▶ **SHORT TASK**
Convert every line of the listing below into a JSON list of strings, one string per line, leaving out blank lines.

▶ **DATA SECTION**
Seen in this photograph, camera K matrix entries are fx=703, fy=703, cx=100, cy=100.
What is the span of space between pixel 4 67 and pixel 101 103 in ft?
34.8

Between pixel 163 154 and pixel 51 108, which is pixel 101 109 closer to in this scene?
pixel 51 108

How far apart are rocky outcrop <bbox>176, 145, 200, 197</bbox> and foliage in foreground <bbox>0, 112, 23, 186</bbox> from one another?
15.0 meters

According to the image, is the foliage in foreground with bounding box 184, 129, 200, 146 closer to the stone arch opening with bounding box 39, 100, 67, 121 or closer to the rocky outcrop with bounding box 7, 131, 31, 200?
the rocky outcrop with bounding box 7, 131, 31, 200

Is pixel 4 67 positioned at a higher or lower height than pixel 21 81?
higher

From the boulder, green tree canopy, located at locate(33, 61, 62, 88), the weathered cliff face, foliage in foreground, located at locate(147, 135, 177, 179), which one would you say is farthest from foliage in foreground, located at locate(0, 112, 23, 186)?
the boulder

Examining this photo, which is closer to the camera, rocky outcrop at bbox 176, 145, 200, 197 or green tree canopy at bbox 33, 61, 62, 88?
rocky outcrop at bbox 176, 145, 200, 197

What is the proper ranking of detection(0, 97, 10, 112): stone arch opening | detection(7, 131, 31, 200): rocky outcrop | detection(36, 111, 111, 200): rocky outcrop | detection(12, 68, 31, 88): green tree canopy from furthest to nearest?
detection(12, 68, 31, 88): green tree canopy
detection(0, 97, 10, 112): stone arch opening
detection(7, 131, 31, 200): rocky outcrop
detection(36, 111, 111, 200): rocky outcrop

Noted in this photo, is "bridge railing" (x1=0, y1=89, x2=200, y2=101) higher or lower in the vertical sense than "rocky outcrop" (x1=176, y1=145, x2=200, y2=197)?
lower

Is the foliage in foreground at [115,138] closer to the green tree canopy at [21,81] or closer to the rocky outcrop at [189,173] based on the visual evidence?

▶ **TASK RESPONSE**
[
  "Seen in this photograph, camera K matrix entries are fx=703, fy=703, cx=100, cy=100.",
  "What is the span of space between pixel 4 67 and pixel 101 103 in ft?",
  "34.8",
  "Between pixel 163 154 and pixel 51 108, which is pixel 101 109 closer to in this scene?",
  "pixel 51 108",
  "How far apart are rocky outcrop <bbox>176, 145, 200, 197</bbox> and foliage in foreground <bbox>0, 112, 23, 186</bbox> from one another?",
  "15.0 meters",
  "According to the image, is the foliage in foreground with bounding box 184, 129, 200, 146 closer to the stone arch opening with bounding box 39, 100, 67, 121 or closer to the rocky outcrop with bounding box 7, 131, 31, 200?",
  "the rocky outcrop with bounding box 7, 131, 31, 200",
  "Is pixel 4 67 positioned at a higher or lower height than pixel 21 81?",
  "higher",
  "From the boulder, green tree canopy, located at locate(33, 61, 62, 88), the weathered cliff face, foliage in foreground, located at locate(147, 135, 177, 179), which one would you say is farthest from foliage in foreground, located at locate(0, 112, 23, 186)?",
  "the boulder",
  "Examining this photo, which is closer to the camera, rocky outcrop at bbox 176, 145, 200, 197 or green tree canopy at bbox 33, 61, 62, 88?",
  "rocky outcrop at bbox 176, 145, 200, 197",
  "What is the proper ranking of detection(0, 97, 10, 112): stone arch opening | detection(7, 131, 31, 200): rocky outcrop | detection(36, 111, 111, 200): rocky outcrop | detection(12, 68, 31, 88): green tree canopy from furthest to nearest?",
  "detection(12, 68, 31, 88): green tree canopy",
  "detection(0, 97, 10, 112): stone arch opening",
  "detection(7, 131, 31, 200): rocky outcrop",
  "detection(36, 111, 111, 200): rocky outcrop",
  "Noted in this photo, is \"bridge railing\" (x1=0, y1=89, x2=200, y2=101) higher or lower in the vertical sense than \"rocky outcrop\" (x1=176, y1=145, x2=200, y2=197)?",
  "lower",
  "Is the foliage in foreground at [115,138] closer to the green tree canopy at [21,81] or closer to the rocky outcrop at [189,173] based on the visual evidence?"
]